TASK REQUIREMENTS — With the images excluded, set down every line of the listing below exactly.

DATA EXCERPTS —
=====

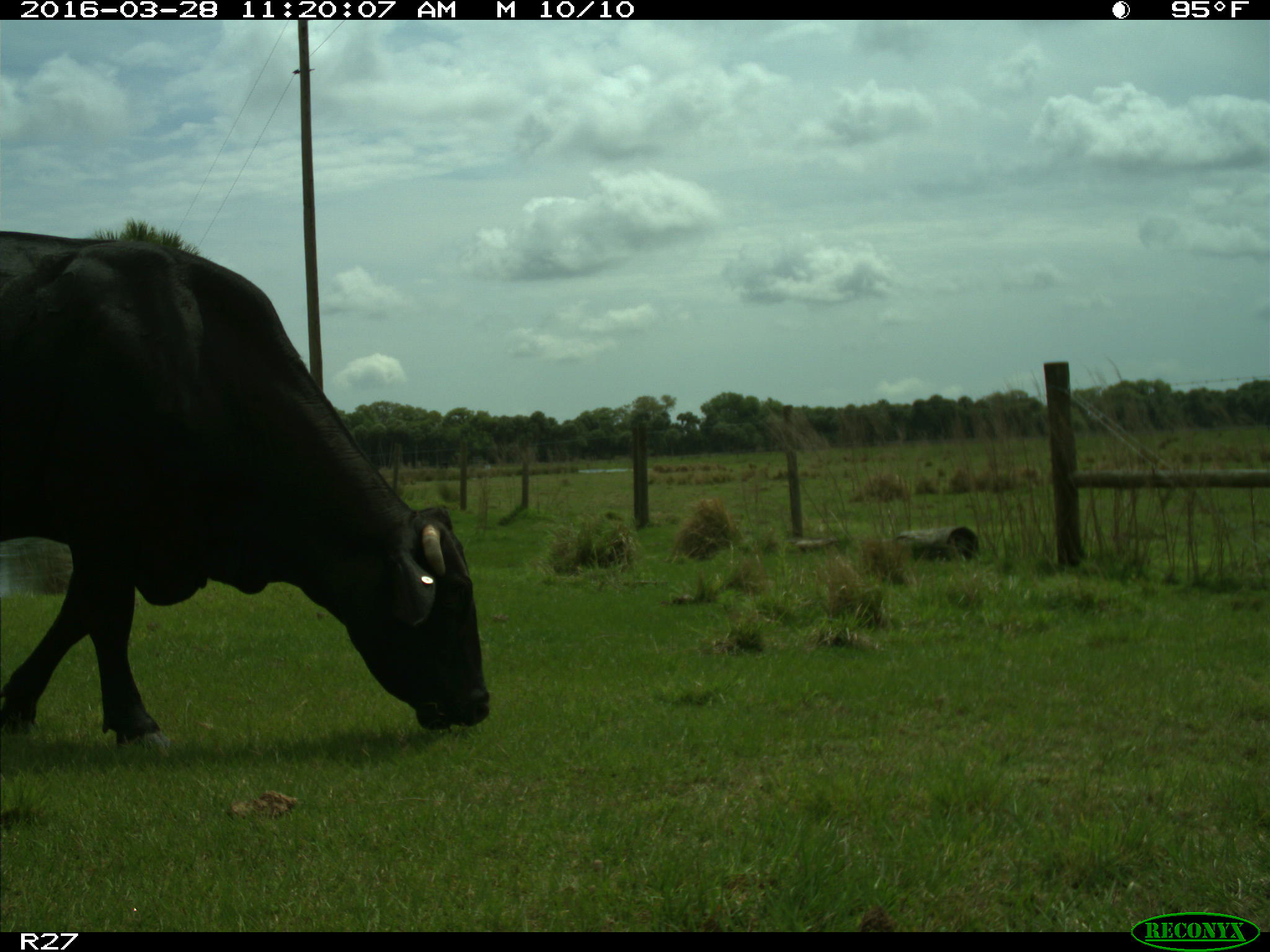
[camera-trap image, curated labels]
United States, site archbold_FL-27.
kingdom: Animalia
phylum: Chordata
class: Mammalia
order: Artiodactyla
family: Bovidae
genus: Bos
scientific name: Bos taurus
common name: domestic cow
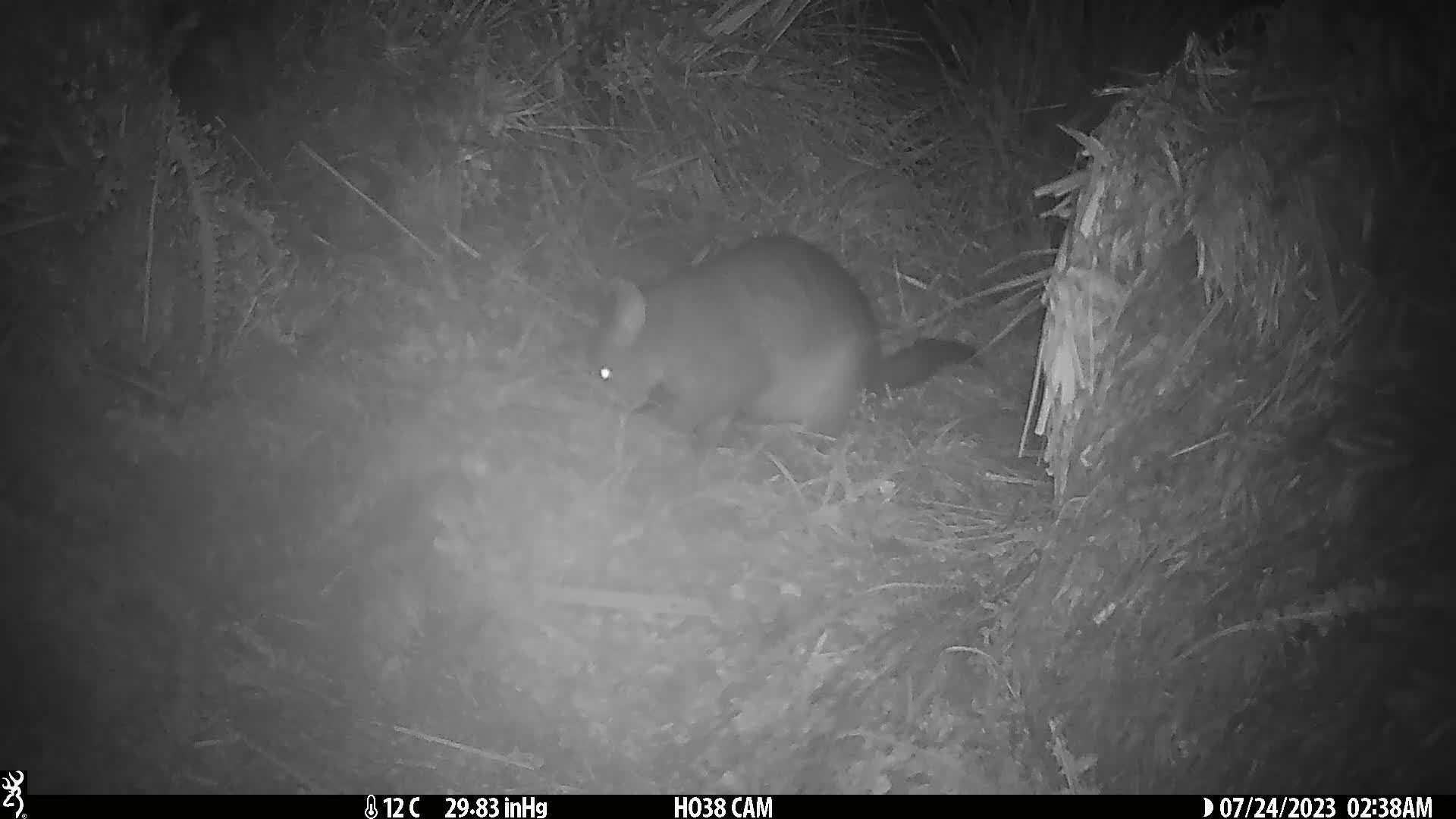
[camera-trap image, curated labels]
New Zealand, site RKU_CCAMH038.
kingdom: Animalia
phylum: Chordata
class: Mammalia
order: Diprotodontia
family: Phalangeridae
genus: Trichosurus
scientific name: Trichosurus vulpecula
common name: common brushtail possum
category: possum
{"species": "possum (common brushtail possum) (Trichosurus vulpecula)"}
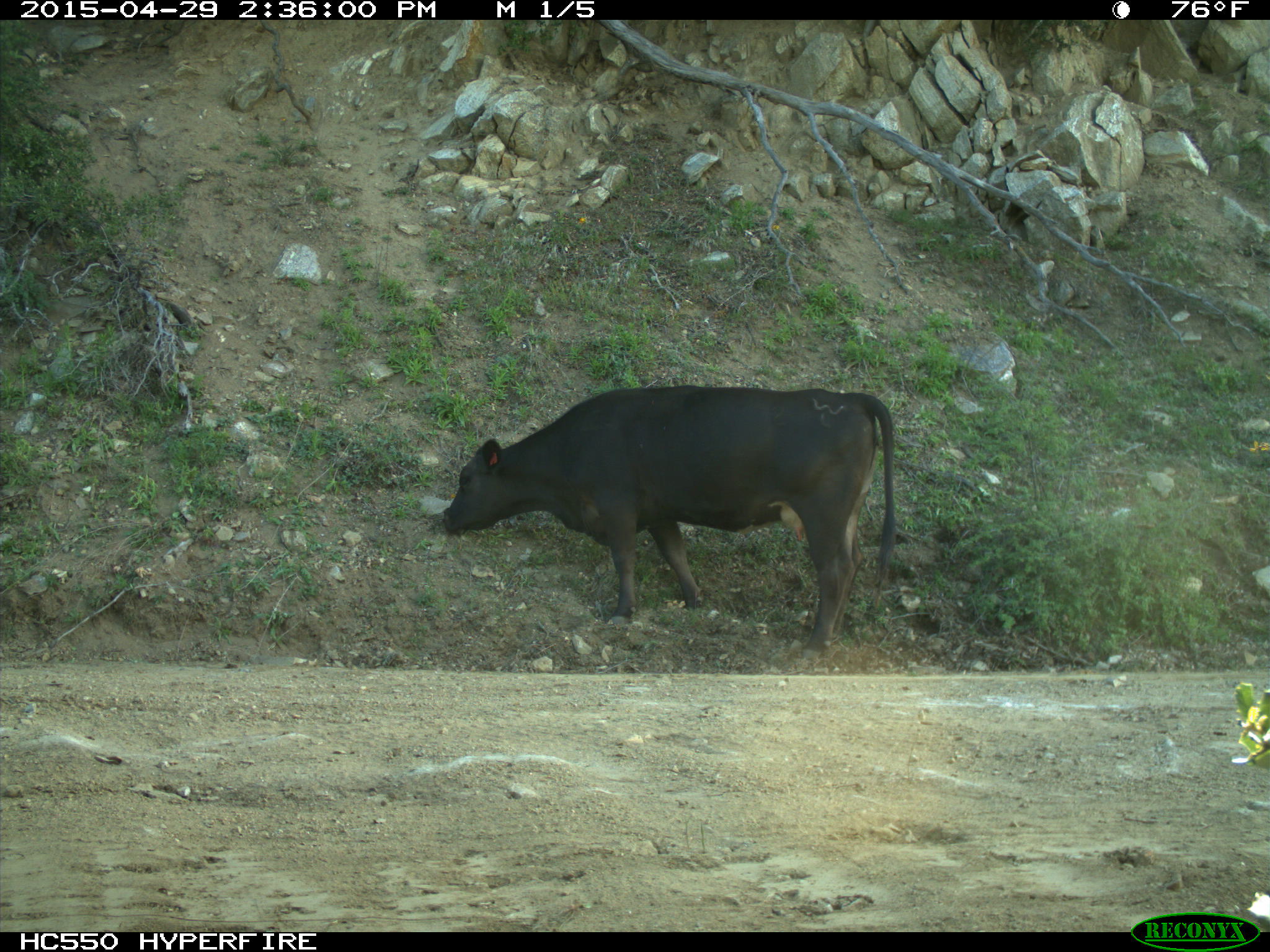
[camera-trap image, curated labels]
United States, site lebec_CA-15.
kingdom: Animalia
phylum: Chordata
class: Mammalia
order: Artiodactyla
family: Bovidae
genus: Bos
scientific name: Bos taurus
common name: domestic cow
Bos taurus (domestic cow).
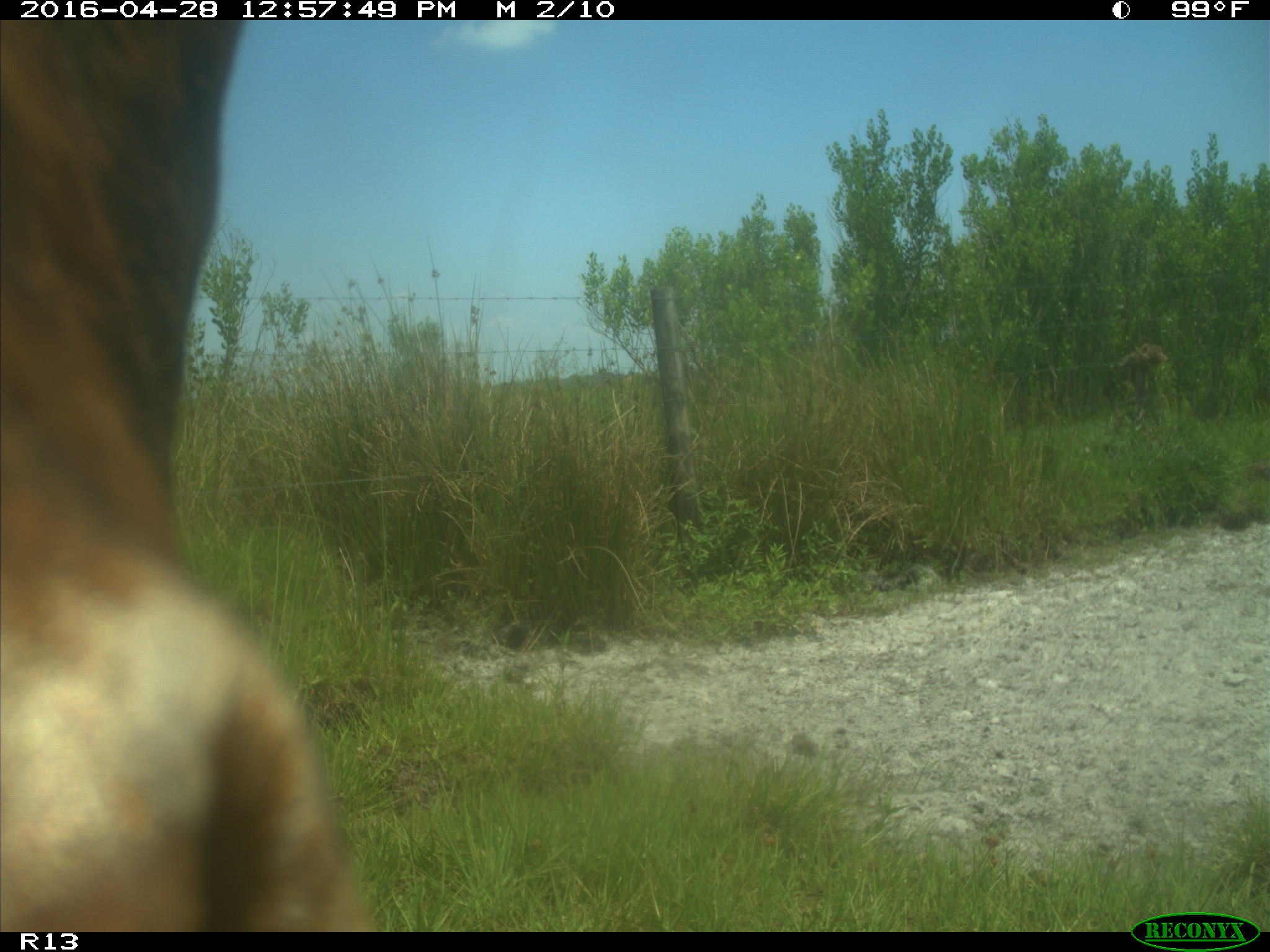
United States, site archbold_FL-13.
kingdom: Animalia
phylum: Chordata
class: Mammalia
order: Artiodactyla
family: Bovidae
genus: Bos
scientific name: Bos taurus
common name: domestic cow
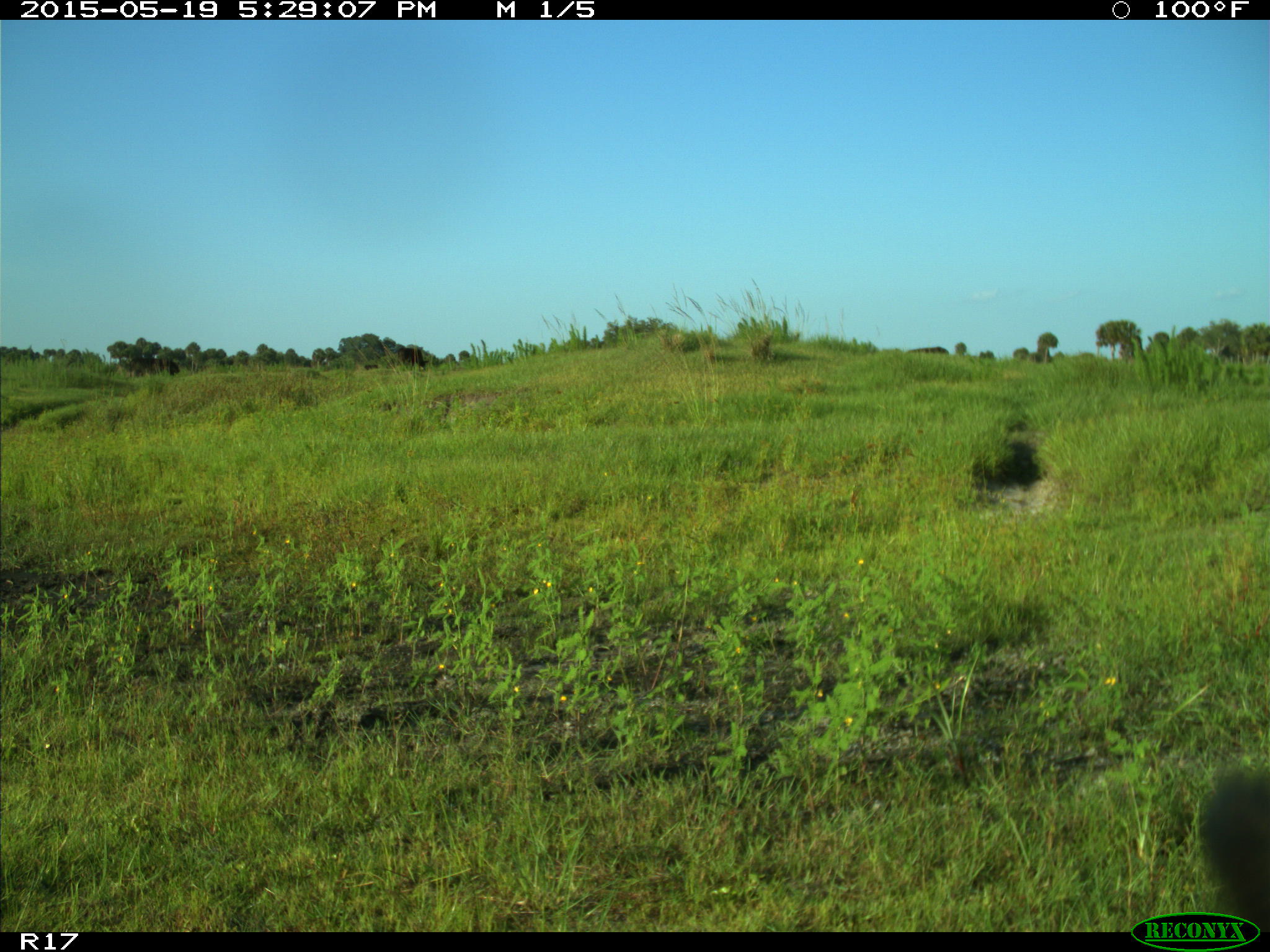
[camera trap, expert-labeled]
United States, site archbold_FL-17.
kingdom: Animalia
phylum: Chordata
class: Mammalia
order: Artiodactyla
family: Bovidae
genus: Bos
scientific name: Bos taurus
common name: domestic cow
Bos taurus (domestic cow).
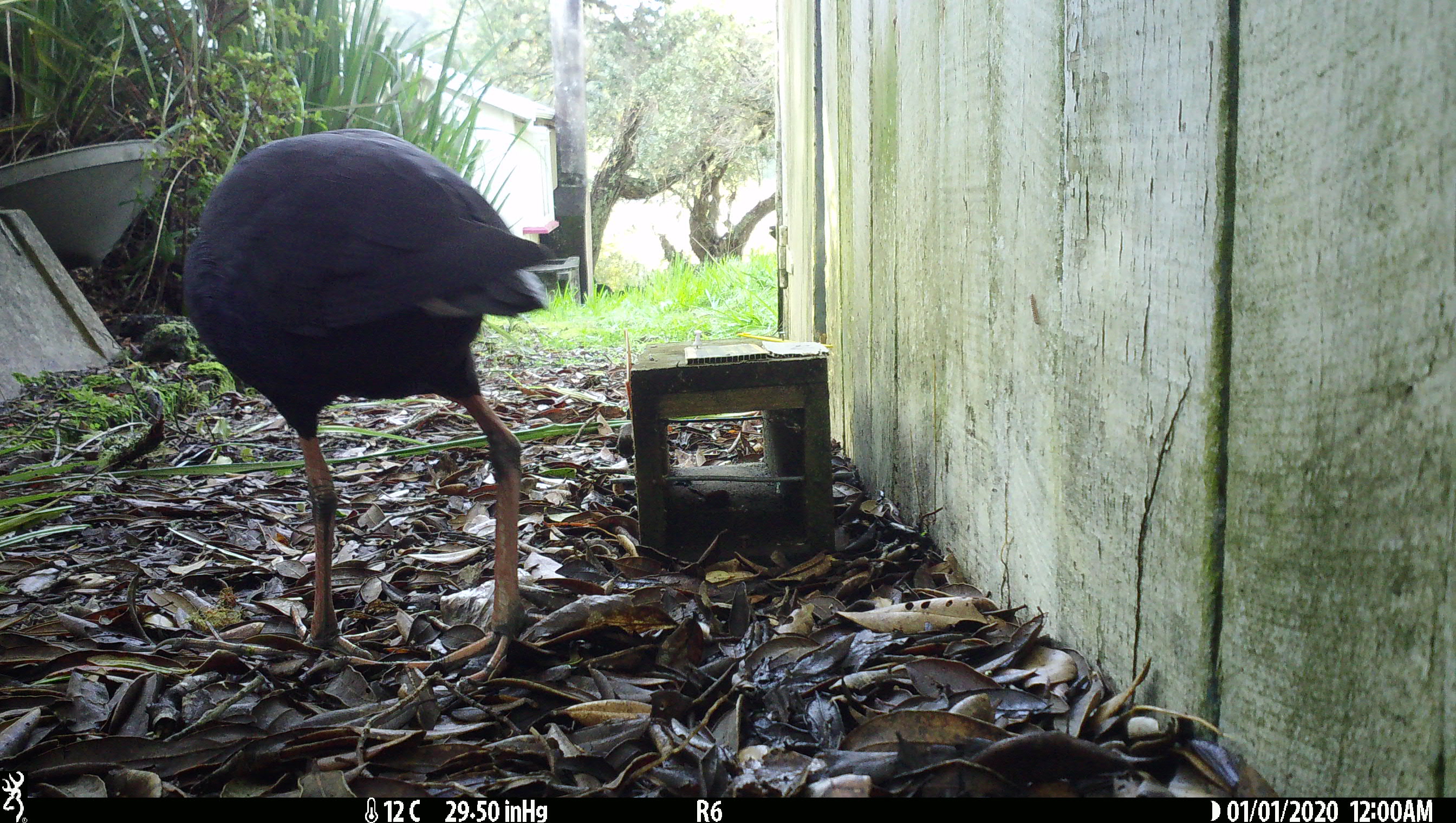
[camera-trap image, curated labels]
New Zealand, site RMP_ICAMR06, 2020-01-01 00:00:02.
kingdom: Animalia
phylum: Chordata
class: Aves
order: Gruiformes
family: Rallidae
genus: Porphyrio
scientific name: Porphyrio melanotus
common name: australasian swamphen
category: pukeko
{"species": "pukeko (australasian swamphen) (Porphyrio melanotus)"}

=====

SOLUTION TO THE PROBLEM —
[camera-trap image, curated labels]
United States, site archbold_FL-27.
kingdom: Animalia
phylum: Chordata
class: Mammalia
order: Artiodactyla
family: Bovidae
genus: Bos
scientific name: Bos taurus
common name: domestic cow
[camera-trap image, curated labels]
New Zealand, site RKU_CCAMH038.
kingdom: Animalia
phylum: Chordata
class: Mammalia
order: Diprotodontia
family: Phalangeridae
genus: Trichosurus
scientific name: Trichosurus vulpecula
common name: common brushtail possum
category: possum
{"species": "possum (common brushtail possum) (Trichosurus vulpecula)"}
[camera-trap image, curated labels]
United States, site lebec_CA-15.
kingdom: Animalia
phylum: Chordata
class: Mammalia
order: Artiodactyla
family: Bovidae
genus: Bos
scientific name: Bos taurus
common name: domestic cow
Bos taurus (domestic cow).
United States, site archbold_FL-13.
kingdom: Animalia
phylum: Chordata
class: Mammalia
order: Artiodactyla
family: Bovidae
genus: Bos
scientific name: Bos taurus
common name: domestic cow
[camera trap, expert-labeled]
United States, site archbold_FL-17.
kingdom: Animalia
phylum: Chordata
class: Mammalia
order: Artiodactyla
family: Bovidae
genus: Bos
scientific name: Bos taurus
common name: domestic cow
Bos taurus (domestic cow).
[camera-trap image, curated labels]
New Zealand, site RMP_ICAMR06, 2020-01-01 00:00:02.
kingdom: Animalia
phylum: Chordata
class: Aves
order: Gruiformes
family: Rallidae
genus: Porphyrio
scientific name: Porphyrio melanotus
common name: australasian swamphen
category: pukeko
{"species": "pukeko (australasian swamphen) (Porphyrio melanotus)"}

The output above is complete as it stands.